» **What you will do**
Reproduce the material below with every instance of "tire" swapped for "wheel" and everything else left as it is. Leave out the pictures.

» **Entries shown**

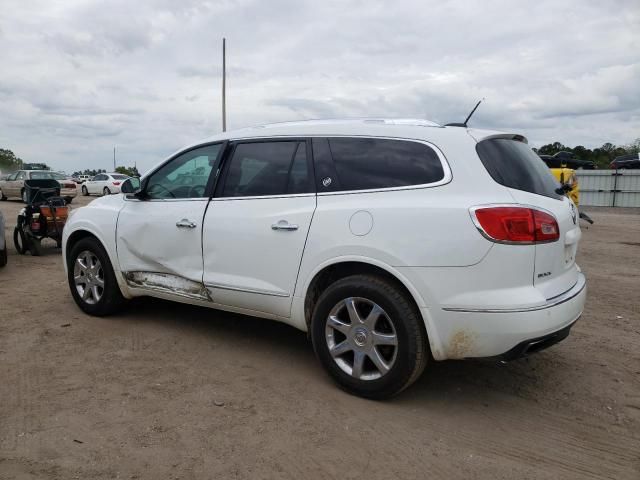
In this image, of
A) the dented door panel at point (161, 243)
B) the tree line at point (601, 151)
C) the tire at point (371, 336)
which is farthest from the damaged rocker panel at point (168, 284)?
the tree line at point (601, 151)

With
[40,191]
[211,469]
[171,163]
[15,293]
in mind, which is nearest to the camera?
[211,469]

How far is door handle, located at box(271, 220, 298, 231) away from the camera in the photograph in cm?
384

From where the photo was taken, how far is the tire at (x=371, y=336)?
3.37 m

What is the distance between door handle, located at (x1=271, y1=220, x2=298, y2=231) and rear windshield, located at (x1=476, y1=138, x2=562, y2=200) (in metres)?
1.33

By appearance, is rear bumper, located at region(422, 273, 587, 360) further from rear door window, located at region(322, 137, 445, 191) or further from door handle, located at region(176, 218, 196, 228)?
door handle, located at region(176, 218, 196, 228)

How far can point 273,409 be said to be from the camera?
3.50 meters

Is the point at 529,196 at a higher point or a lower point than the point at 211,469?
higher

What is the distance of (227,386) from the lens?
12.6 feet

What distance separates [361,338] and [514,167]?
1.45m

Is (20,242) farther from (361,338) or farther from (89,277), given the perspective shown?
(361,338)

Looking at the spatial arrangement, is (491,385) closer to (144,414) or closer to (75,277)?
(144,414)

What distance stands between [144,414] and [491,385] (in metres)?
2.36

» **Task result**
In this image, of
A) the dented door panel at point (161, 243)
B) the tree line at point (601, 151)
C) the wheel at point (371, 336)
which is farthest from the damaged rocker panel at point (168, 284)?
the tree line at point (601, 151)

With
[40,191]
[211,469]
[171,163]
[15,293]
in mind, which is nearest to the camera?
[211,469]

How far is door handle, located at box(271, 220, 298, 231) away from the camera in the photograph in cm?
384

From where the photo was taken, how far is the wheel at (x=371, y=336)?
3.37 m

What is the distance between door handle, located at (x1=271, y1=220, x2=298, y2=231) and rear windshield, located at (x1=476, y1=138, x2=562, y2=200) (in metres)?
1.33

By appearance, is rear bumper, located at region(422, 273, 587, 360) further from rear door window, located at region(322, 137, 445, 191) or further from door handle, located at region(176, 218, 196, 228)?
door handle, located at region(176, 218, 196, 228)

How far can point 273,409 be said to be from the camera?
3.50 meters

Is the point at 529,196 at a higher point or a lower point than the point at 211,469?
higher

What is the distance of (227,386) from the lens?
12.6 feet

What distance separates [361,338] and [514,167]?
1.45m

Is (20,242) farther from (361,338) or farther from (89,277), given the perspective shown?
(361,338)

Looking at the spatial arrangement, is (491,385) closer to (144,414) or closer to (75,277)?
(144,414)

What distance stands between [144,414] and [491,385] (in metres)?
2.36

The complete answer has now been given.